The Deputy Minister said his Ministry has so far disbursed One Million Three Hundred Dollars ($1, 300,000) out of the over Three Million Dollars ($3,250,000) earmarked for disbursement to the Seventeen (17) GARID project beneficiary Assemblies to use for desilting of local drains and other drainage improvement works. He, however, observed that the huge investments of Government in flood control programmes are being undermined by inappropriate behaviour of some residents of Accra who engage in constructing buildings in waterways, and indiscriminate dumping of solid wastes which find their ways into drains in the city.

Mr. Korsah said the implementation of the GARID Project’s interventions, and all other Government’s flood mitigation measures will not succeed if such inappropriate behaviour and underlying attitudes do not change, noting that “For flood mitigation to succeed, citizens must change their behaviour. Our prospects as a city are grim if people do not change their attitudes towards solid waste management and their choices of building sites.”

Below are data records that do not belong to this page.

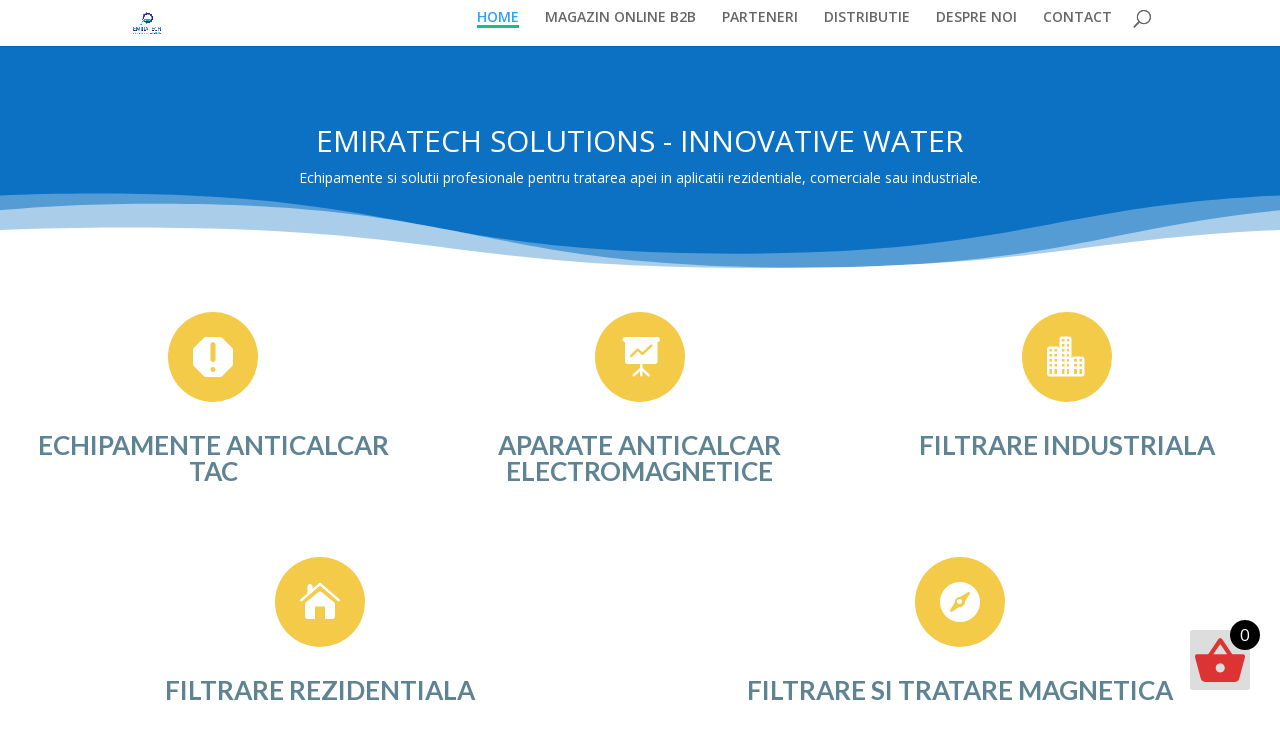

--- FILE ---
content_type: text/css
request_url: https://emiratech.ro/wp-content/themes/DCT/style.css?ver=4.9.0
body_size: 1408
content:
/*
Theme Name: EmiraTech DCT
Theme URI: http://websynapse.ro/
Version: 1.0
Description: Divi Child Theme for EmiraTech.ro.
Author: Adrian Sandu
Author URI: http://websynapse.ro
Template: Divi
*/

@import url("../Divi/style.css");

/* Child Theme Customizations Below */


/* remove sidebar border */
.et_pb_widget_area_left {
    padding-right: 0px;
    border-right: 0px solid rgba(0, 0, 0, 0.1);
}
@media (min-width: 981px){
#main-content .container:before {
	display:none !important;

}
}
@media (min-width: 981px) {
.single #main-content .container:before {
background: none;
}
}
@media (min-width: 981px) {
.et_right_sidebar #sidebar {
    padding-left: 0px;
}
}
.et_header_style_left #et-top-navigation, .et_header_style_split #et-top-navigation {
    padding-top: 10px;
}
#et-top-navigation .et-cart-info {
    float: left;
    margin: 50px 0 0 22px;
    font-size: 25px;
}
@media only screen and (min-width: 981px){
.et_header_style_left #et-top-navigation nav > ul > li > a, .et_header_style_split #et-top-navigation nav > ul > li > a {
    padding-bottom: 22px !important;
}
}
@media (min-width: 981px){
.et_pb_gutters3 .et_pb_column_1_4 .et_pb_grid_item, .et_pb_gutters3 .et_pb_column_1_4 .et_pb_widget, .et_pb_gutters3 .et_pb_column_1_4 .et_pb_shop_grid .woocommerce ul.products li.product, .et_pb_gutters3.et_pb_row .et_pb_column_1_4 .et_pb_grid_item, .et_pb_gutters3.et_pb_row .et_pb_column_1_4 .et_pb_widget, .et_pb_gutters3.et_pb_row .et_pb_column_1_4 .et_pb_shop_grid .woocommerce ul.products li.product, .et_section_specialty .et_pb_row .et_pb_column_3_4 .et_pb_gutters3.et_pb_row_inner .et_pb_column_1_4 .et_pb_grid_item, .et_section_specialty .et_pb_row .et_pb_column_3_4 .et_pb_gutters3.et_pb_row_inner .et_pb_column_1_4 .et_pb_widget, .et_section_specialty .et_pb_row .et_pb_column_3_4 .et_pb_gutters3.et_pb_row_inner .et_pb_column_1_4 .et_pb_shop_grid .woocommerce ul.products li.product, .et_section_specialty .et_pb_row .et_pb_column_1_2 .et_pb_gutters3.et_pb_row_inner .et_pb_column_1_4 .et_pb_grid_item, .et_section_specialty .et_pb_row .et_pb_column_1_2 .et_pb_gutters3.et_pb_row_inner .et_pb_column_1_4 .et_pb_widget, .et_section_specialty .et_pb_row .et_pb_column_1_2 .et_pb_gutters3.et_pb_row_inner .et_pb_column_1_4 .et_pb_shop_grid .woocommerce ul.products li.product {
     margin-bottom: 0%; 
	 }
}
#top-menu .current-menu-item a::before,
#top-menu .current_page_item a::before {
 content: "";
 position: absolute;
 z-index: 2;
 left: 0;
 right: 0;
}
#top-menu li a:before {
 content: "";
 position: absolute;
 z-index: -2;
 left: 0;
 right: 100%;
 bottom: 50%;
 background: #15bf86; /*** COLOR OF THE LINE ***/
 height: 3px; /*** THICKNESS OF THE LINE ***/
 -webkit-transition-property: right;
 transition-property: right;
 -webkit-transition-duration: 0.3s;
 transition-duration: 0.3s;
 -webkit-transition-timing-function: ease-out;
 transition-timing-function: ease-out;
}
#top-menu li a:hover {
 opacity: 1 !important;
}
#top-menu li a:hover:before {
 right: 0;
}
#top-menu li li a:before {
 bottom: 10%;
}
/* woocommerce add to cart button border and text color */
.woocommerce div.product form.cart .button,  {
    vertical-align: middle;
    float: left;
    color: #fff !important;
}
.et_pb_button_13 {
    color: #fff !important;
    border-color: #fff;
    letter-spacing: 0px;
    font-size: 20px;
}
.et_pb_button_13 a:hover {
    color: #fff !important;
    border-color: #fff;
    letter-spacing: 0px;
    font-size: 20px;
}
.slippery:hover {
	background-position: bottom center !important;
	transition: background-position 1s linear 0s;
}
input[type=text], input[type=password], input[type=tel], input[type=email], input.text, input.title, textarea, select {
    padding: 17px !important;
    border: 1px solid #bbb;
    color: #4e4e4e;
    background-color: #fff;
	border-radius: 3px;
	font-size: 16px;
}
#mc4wp-form-1 {
	float:right;
}
.et_pb_blurb_content:hover {
   cursor: pointer !important;
}
.sonarEffect .et-pb-icon {
   border-radius: 100%;
   position: relative;
}
.sonarEffect .et-pb-icon:after {
   position: absolute;
   width: 100%;
   height: 100%;
   border-radius: 100%;
   content:'';
   -webkit-box-sizing: content-box;
   -moz-box-sizing: content-box;
   box-sizing: content-box;
}
.sonarEffect .et-pb-icon:after {
   top: 0;
   left: 0;
}
.sonarEffect .et-pb-icon:hover {
   color: #fff;
}
.sonarEffect .et_pb_blurb_content:hover .et-pb-icon:after {
   -webkit-animation: sonarEffect 1.3s ease-out 75ms;
   -moz-animation: sonarEffect 1.3s ease-out 75ms;
   -o-animation: sonarEffect 1.3s ease-out 75ms;
   animation: sonarEffect 1.3s ease-out 75ms;
}
@-webkit-keyframes sonarEffect {
   0% {
       opacity: 0.3;
       -webkit-box-shadow: 0 0 0 2px rgba(53,186,242, 0), 0 0 10px 10px rgba(53,186,242, 0), 0 0 0 10px rgba(53,186,242, 0);
   }
   40% {
       opacity: 0.5;
       -webkit-box-shadow: 0 0 0 2px rgba(53,186,242, 0.1), 0 0 10px 10px #35BAF2, 0 0 0 10px rgba(255, 255, 255, 0.5);
   }
   100% {
       -webkit-box-shadow: 0 0 0 2px rgba(53,186,242, 0.1), 0 0 10px 10px #35BAF2, 0 0 0 10px rgba(255, 255, 255, 0.5);
       -webkit-transform: scale(1.5);
       opacity: 0;
   }
}
@-moz-keyframes sonarEffect {
   0% {
       opacity: 0.3;
       -moz-box-shadow: 0 0 0 2px rgba(53,186,242, 0), 0 0 10px 10px rgba(53,186,242, 0), 0 0 0 10px rgba(53,186,242, 0);
   }
   40% {
       opacity: 0.5;
       -moz-box-shadow: 0 0 0 2px rgba(53,186,242, 0.1), 0 0 10px 10px #35BAF2, 0 0 0 10px rgba(255, 255, 255, 0.5);
   }
   100% {
       -moz-box-shadow: 0 0 0 2px rgba(53,186,242, 0.1), 0 0 10px 10px #35BAF2, 0 0 0 10px rgba(255, 255, 255, 0.5);
       -moz-transform: scale(1.5);
       opacity: 0;
   }
}
@keyframes sonarEffect {
   0% {
       opacity: 0.3;
       box-shadow: 0 0 0 2px rgba(53,186,242, 0), 0 0 10px 10px rgba(53,186,242, 0), 0 0 0 10px rgba(53,186,242, 0);
   }
   40% {
       opacity: 0.5;
       box-shadow: 0 0 0 2px rgba(53,186,242, 0.1), 0 0 10px 10px #35BAF2, 0 0 0 10px rgba(255, 255, 255, 0.5);
   }
   100% {
       box-shadow: 0 0 0 2px rgba(53,186,242, 0.1), 0 0 10px 10px #35BAF2, 0 0 0 10px rgba(255, 255, 255, 0.5);
       transform: scale(1.5);
       opacity: 0;
   }
}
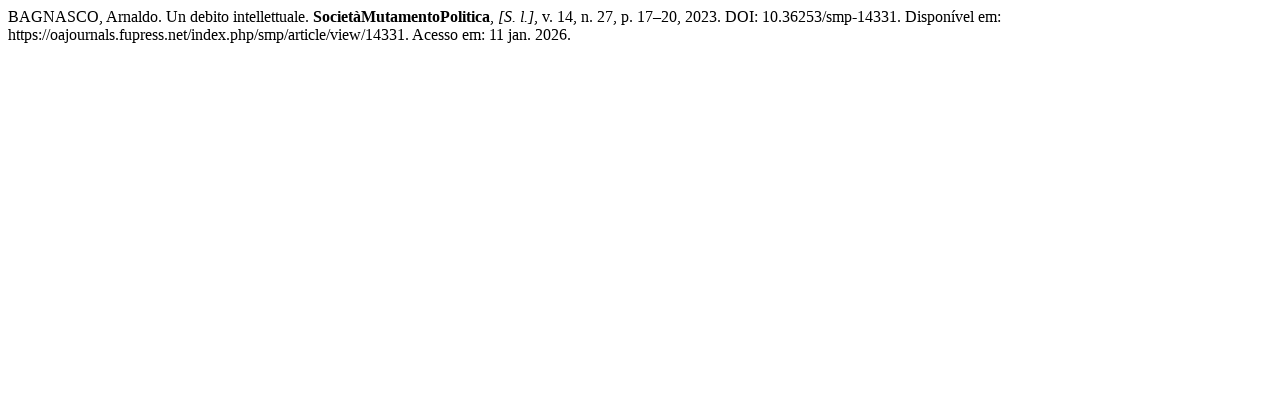

--- FILE ---
content_type: text/html; charset=UTF-8
request_url: https://oajournals.fupress.net/index.php/smp/citationstylelanguage/get/associacao-brasileira-de-normas-tecnicas?submissionId=14331&publicationId=13156
body_size: 276
content:
<div class="csl-bib-body">
  <div class="csl-entry">BAGNASCO, Arnaldo. Un debito intellettuale. <b>SocietàMutamentoPolitica</b>, <i>[S. l.]</i>, v. 14, n. 27, p. 17–20, 2023. DOI: 10.36253/smp-14331. Disponível em: https://oajournals.fupress.net/index.php/smp/article/view/14331. Acesso em: 11 jan. 2026.</div>
</div>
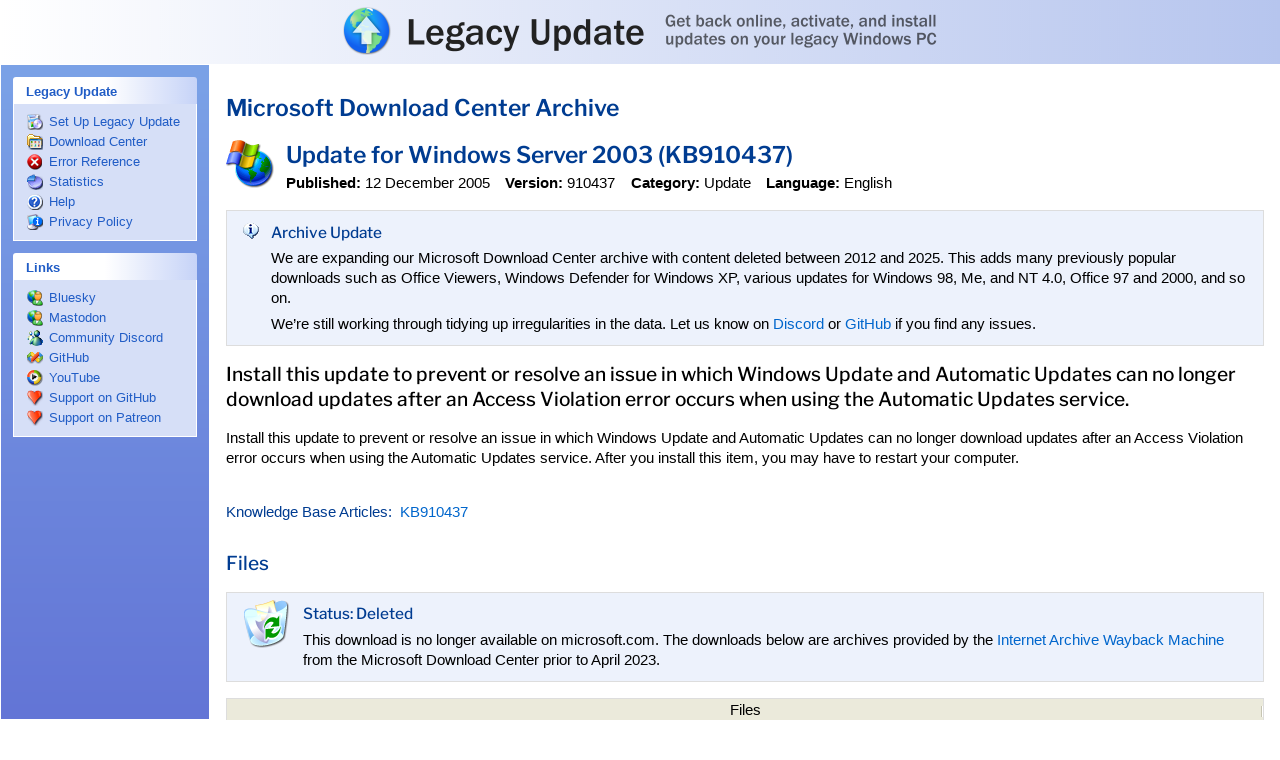

--- FILE ---
content_type: text/html; charset=utf-8
request_url: https://www.google.com/recaptcha/api2/aframe
body_size: 266
content:
<!DOCTYPE HTML><html><head><meta http-equiv="content-type" content="text/html; charset=UTF-8"></head><body><script nonce="fRWrZxAvxdeNmXdtTkhb_g">/** Anti-fraud and anti-abuse applications only. See google.com/recaptcha */ try{var clients={'sodar':'https://pagead2.googlesyndication.com/pagead/sodar?'};window.addEventListener("message",function(a){try{if(a.source===window.parent){var b=JSON.parse(a.data);var c=clients[b['id']];if(c){var d=document.createElement('img');d.src=c+b['params']+'&rc='+(localStorage.getItem("rc::a")?sessionStorage.getItem("rc::b"):"");window.document.body.appendChild(d);sessionStorage.setItem("rc::e",parseInt(sessionStorage.getItem("rc::e")||0)+1);localStorage.setItem("rc::h",'1768788251706');}}}catch(b){}});window.parent.postMessage("_grecaptcha_ready", "*");}catch(b){}</script></body></html>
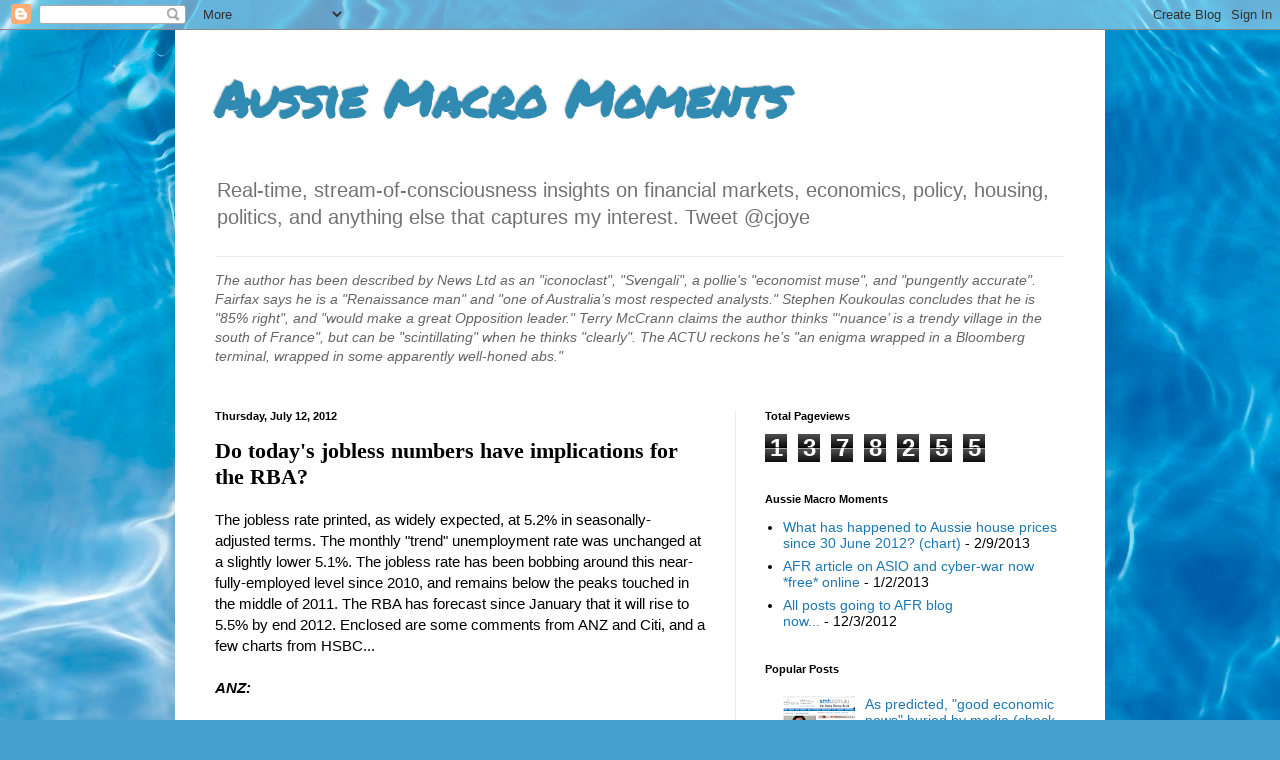

--- FILE ---
content_type: text/html; charset=UTF-8
request_url: http://christopherjoye.blogspot.com/b/stats?style=BLACK_TRANSPARENT&timeRange=ALL_TIME&token=APq4FmCCweA8_bOUHPktrwU2qTRrFNzar9DUytZN64iu73HRzA26X3VLfqZVG78P8ndu4MmP_n5ndMB5GQlpjHcapMC3KH6nkw
body_size: 261
content:
{"total":1378255,"sparklineOptions":{"backgroundColor":{"fillOpacity":0.1,"fill":"#000000"},"series":[{"areaOpacity":0.3,"color":"#202020"}]},"sparklineData":[[0,12],[1,14],[2,11],[3,7],[4,8],[5,14],[6,16],[7,10],[8,10],[9,7],[10,8],[11,6],[12,9],[13,10],[14,21],[15,11],[16,26],[17,41],[18,32],[19,33],[20,31],[21,27],[22,24],[23,23],[24,16],[25,100],[26,17],[27,20],[28,67],[29,14]],"nextTickMs":78260}

--- FILE ---
content_type: text/javascript; charset=UTF-8
request_url: http://christopherjoye.blogspot.com/2012/07/do-todays-jobless-numbers-have.html?action=getFeed&widgetId=Feed1&widgetType=Feed&responseType=js&xssi_token=AOuZoY6m-44Sn2mgn1K2fBlS_omMGvGxjw%3A1768967945936
body_size: 586
content:
try {
_WidgetManager._HandleControllerResult('Feed1', 'getFeed',{'status': 'ok', 'feed': {'entries': [{'title': 'What has happened to Aussie house prices since 30 June 2012? (chart)', 'link': 'http://christopherjoye.blogspot.com/2013/02/what-has-happened-to-aussie-house.html', 'publishedDate': '2013-02-08T20:39:00.000-08:00', 'author': 'Christopher Joye'}, {'title': 'AFR article on ASIO and cyber-war now *free* online', 'link': 'http://christopherjoye.blogspot.com/2013/01/afr-article-on-asio-and-cyber-war-now.html', 'publishedDate': '2013-01-01T22:34:00.000-08:00', 'author': 'Christopher Joye'}, {'title': 'All posts going to AFR blog now...', 'link': 'http://christopherjoye.blogspot.com/2012/12/all-posts-going-to-afr-blog-now.html', 'publishedDate': '2012-12-03T12:18:00.000-08:00', 'author': 'Christopher Joye'}, {'title': 'This blog is going to sleep soon...', 'link': 'http://christopherjoye.blogspot.com/2012/12/this-blog-is-going-to-sleep-soon.html', 'publishedDate': '2012-12-02T11:57:00.000-08:00', 'author': 'Christopher Joye'}, {'title': 'Consumer confidence to revolutionise Australian super', 'link': 'http://christopherjoye.blogspot.com/2012/12/consumer-confidence-to-revolutionise.html', 'publishedDate': '2012-11-30T13:27:00.000-08:00', 'author': 'Christopher Joye'}], 'title': 'Aussie Macro Moments'}});
} catch (e) {
  if (typeof log != 'undefined') {
    log('HandleControllerResult failed: ' + e);
  }
}
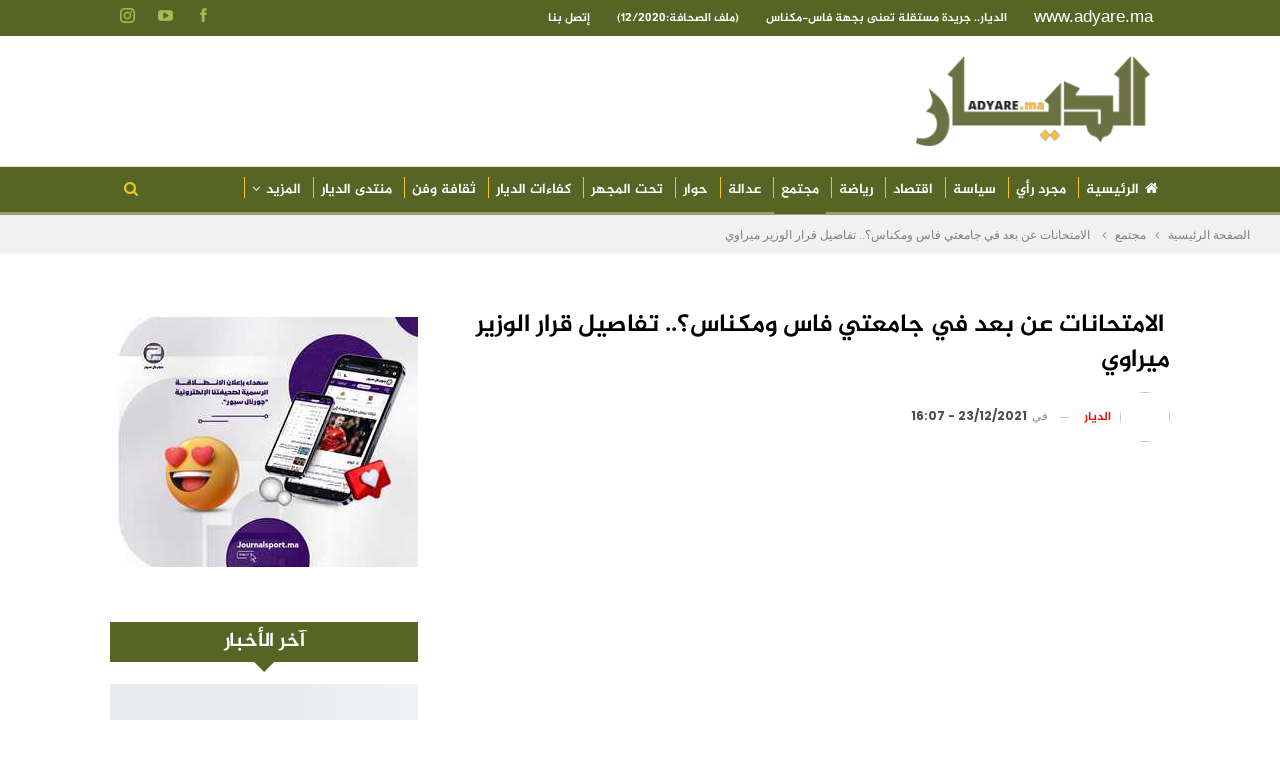

--- FILE ---
content_type: text/html; charset=UTF-8
request_url: https://www.adyare.ma/wp-admin/admin-ajax.php
body_size: -278
content:
{"status":"succeed","html":"<i class=\"bf-icon  fa fa-eye\"><\/i> <b class=\"number\">440<\/b>"}

--- FILE ---
content_type: text/html; charset=utf-8
request_url: https://www.google.com/recaptcha/api2/aframe
body_size: 268
content:
<!DOCTYPE HTML><html><head><meta http-equiv="content-type" content="text/html; charset=UTF-8"></head><body><script nonce="H4KR3uccuZvu19ZhhPyJLA">/** Anti-fraud and anti-abuse applications only. See google.com/recaptcha */ try{var clients={'sodar':'https://pagead2.googlesyndication.com/pagead/sodar?'};window.addEventListener("message",function(a){try{if(a.source===window.parent){var b=JSON.parse(a.data);var c=clients[b['id']];if(c){var d=document.createElement('img');d.src=c+b['params']+'&rc='+(localStorage.getItem("rc::a")?sessionStorage.getItem("rc::b"):"");window.document.body.appendChild(d);sessionStorage.setItem("rc::e",parseInt(sessionStorage.getItem("rc::e")||0)+1);localStorage.setItem("rc::h",'1768433450553');}}}catch(b){}});window.parent.postMessage("_grecaptcha_ready", "*");}catch(b){}</script></body></html>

The GARID Project Coordinator, Dr. Kwadwo Ohene Sarfoh, called on all stakeholders to support government efforts in finding lasting solutions to flooding and solid waste management challenges in Accra. He said Government alone cannot solve the sanitation and flooding problems in the country; it must be a shared responsibility. “Our flood control programmes in the city can only yield the desired results, if residents of Accra change their behavior; the Assemblies enforce the sanitation and building regulations; and the media help in sensitizing citizens to adopt the appropriate solid waste management and flood mitigation measures,” Dr. Ohene explained. 

The inspection tour took the Deputy Minister to major flood hotspots in the 17 beneficiary GARID Project Metropolitan and Municipal Assemblies where desilting works were being carried out. He expressed satisfaction about progress of work and commended the Assemblies for their dedication in executing the task.

The GARID Project is Government of Ghana Project being implemented with credit facility from the World Bank. The Project aims at addressing flooding in Odaw Basin of Greater Accra Region and focuses on improving drainage, solid waste management and provision of services and infrastructure in priority flood prone informal settlements within the basin.